Le président Umaro Sissoco Embaló entraîne la Guinée-Bissau dans une crise politique qui menace directement la stabilité régionale. Face à ce danger, Dakar ne peut rester passif : il doit user de son influence pour préserver la démocratie et la paix.

Le Président Umaro Sissoco Embaló entraîne la Guinée-Bissau dans une crise politique qui menace directement la stabilité régionale. Nous, Sénégalais, ne pouvons détourner le regard face à ce qui se passe chez notre voisin du sud, un pays avec lequel nous partageons bien plus qu’une frontière : des liens historiques, culturels et humains profonds. Pourtant, aujourd’hui, la Guinée-Bissau est de nouveau au bord du gouffre. En s’accrochant au pouvoir au mépris des règles démocratiques, le Président Embaló compromet non seulement la stabilité de son pays, mais aussi celle du Sénégal, notamment en Casamance.
L’histoire récente a montré que chaque crise en Guinée-Bissau a eu des répercussions sur le Sénégal, qu’il s’agit de flux de réfugiés, d’une insécurité transfrontalière croissante ou d’un impact sur les échanges commerciaux. Pire encore, l’instabilité bissau-guinéenne a souvent offert un terrain favorable aux trafiquants et aux groupes armés. Il est donc impératif que le Sénégal prenne ses responsabilités et rappelle fermement à Embaló qu’il doit respecter les règles du jeu institutionnel.
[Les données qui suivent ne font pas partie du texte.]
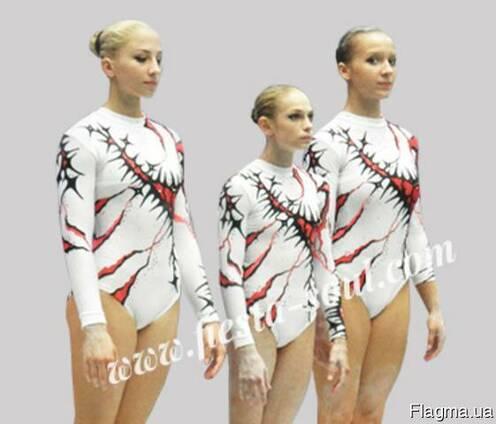 20b76de31dd2 Пошив и продажа спортивной одежды цена, фото, где купить Николаев,  Flagma.ua #4694994
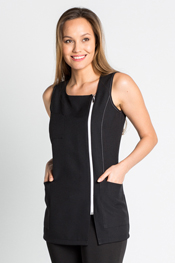 Jumper dress black zipper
Si les mots ne suffisent pas, Dakar doit utiliser les leviers à sa disposition pour empêcher une nouvelle descente aux enfers de ce pays voisin.
Le passif démocratique d’Embaló
Depuis son élection contestée en 2020, Umaro Sissoco Embaló a multiplié les atteintes aux principes démocratiques. Il s’est proclamé président avant même la validation des résultats par la Cour suprême, plongeant la Guinée-Bissau dans une crise institutionnelle où deux présidents et deux gouvernements se disputaient le pouvoir. Son mandat a été marqué par des décisions autoritaires, notamment la dissolution unilatérale du Parlement en 2023, officiellement justifiée par une supposée « tentative de coup d’État » alors que l’Assemblée nationale était dominée par l’opposition. Il a renforcé son emprise sur les institutions sécuritaires en nommant des fidèles à des postes clés, en violation des principes constitutionnels. Bien qu’ayant annoncé ne pas briguer un second mandat, il laisse désormais entendre qu’il pourrait revenir sur cette décision. Son mépris des contre-pouvoirs et son recours systématique à la force font peser un risque majeur sur la stabilité de la région.
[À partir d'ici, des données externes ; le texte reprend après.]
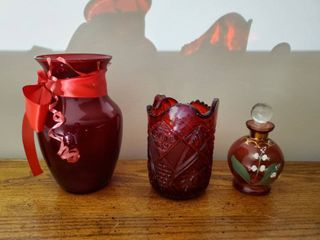 lot of Ruby Red Carnival Pitcher  Ruby Red Vase and Countless Collection Vintage Perfume Bottle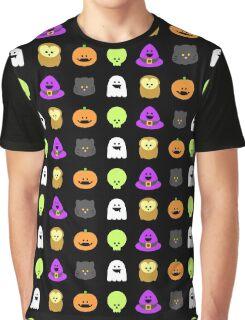 Cute Halloween Graphic T-Shirt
Une crise qui replonge la Guinée-Bissau dans ses vieux démons
La Guinée-Bissau n’en est pas à sa première crise. Depuis son indépendance en 1974, l’armée a souvent joué un rôle de régulateur politique par la force, avec une succession de coups d’État. Celui d’avril 2012, qui avait interrompu un processus électoral bien engagé, reste un traumatisme majeur. À l’époque, la CEDEAO avait dû intervenir en déployant la force ECOMIB pour rétablir un semblant de normalité.
Aujourd’hui encore, la fragilité institutionnelle du pays le rend vulnérable à la moindre crise politique. La réforme du secteur de la sécurité, plusieurs fois annoncée et soutenue par des partenaires internationaux, n’a jamais été pleinement mise en œuvre. Certaines franges de l’armée restent impliquées dans des activités illicites, et l’absence de garde-fous solides favorise les dérives autoritaires.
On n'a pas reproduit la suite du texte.